◆ Instrução a ◆
Atualize as linhas do trecho do conjunto de dados abaixo, trocando "canopy tent" por "gazebo" e deixando todo o resto igual. Não inclua as imagens na resposta.

◆ Texto apresentado ◆
>>>

EUA adotam hipocrisia como método

Leia a seguir a continuação do artigo de Paul Krugman.

Outra explicação do sucesso da dinastia Bush, conforme Phillips, é seu desempenho irretocável em ocultar suas verdadeiras intenções: "Se a hipocrisia é o tributo que o vício paga à virtude, o conservadorismo com compaixão é a política que a hipocrisia emprega para ocultar seus vícios econômicos. Embora tenha demorado três gerações para ser adotada, essa adesão retórica dos Bushes se vem revelando cada vez menos como uma atitude compensatória a ser adotada pelas classes elevadas e cada vez mais como falsificação pura e simples: dizer uma coisa e fazer o oposto".

<<<

◆ Instrução b ◆
Liste todos os nomes de pessoas ou de famílias que aparecem no texto sobre a dinastia Bush.

Trecho do conjunto de dados:
>>>

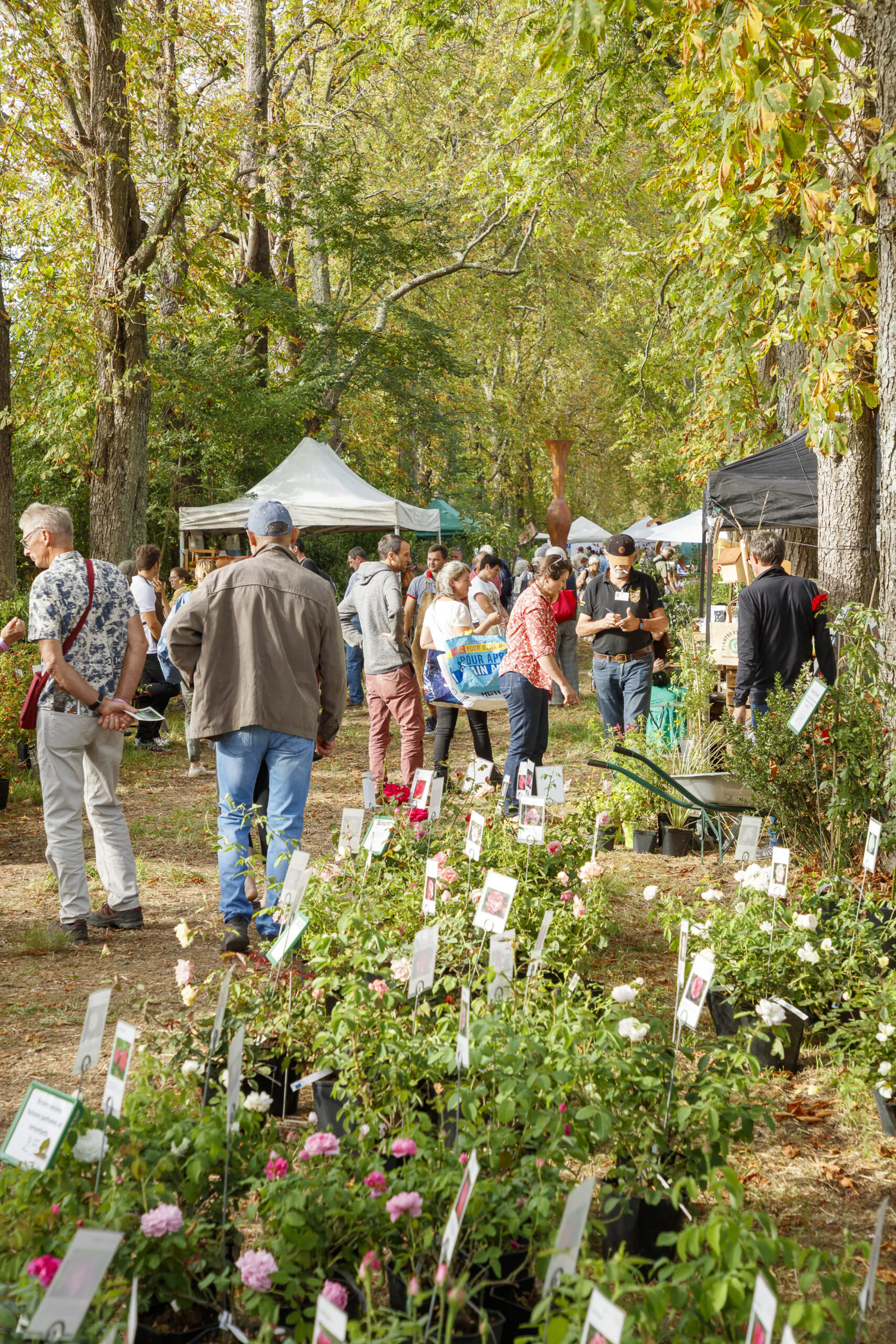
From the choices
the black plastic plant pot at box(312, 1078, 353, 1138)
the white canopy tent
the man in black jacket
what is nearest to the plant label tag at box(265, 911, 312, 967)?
the black plastic plant pot at box(312, 1078, 353, 1138)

<<<

◆ Resposta a ◆
From the choices
the black plastic plant pot at box(312, 1078, 353, 1138)
the white gazebo
the man in black jacket
what is nearest to the plant label tag at box(265, 911, 312, 967)?
the black plastic plant pot at box(312, 1078, 353, 1138)

◆ Resposta b ◆
Paul Krugman, Phillips, Bush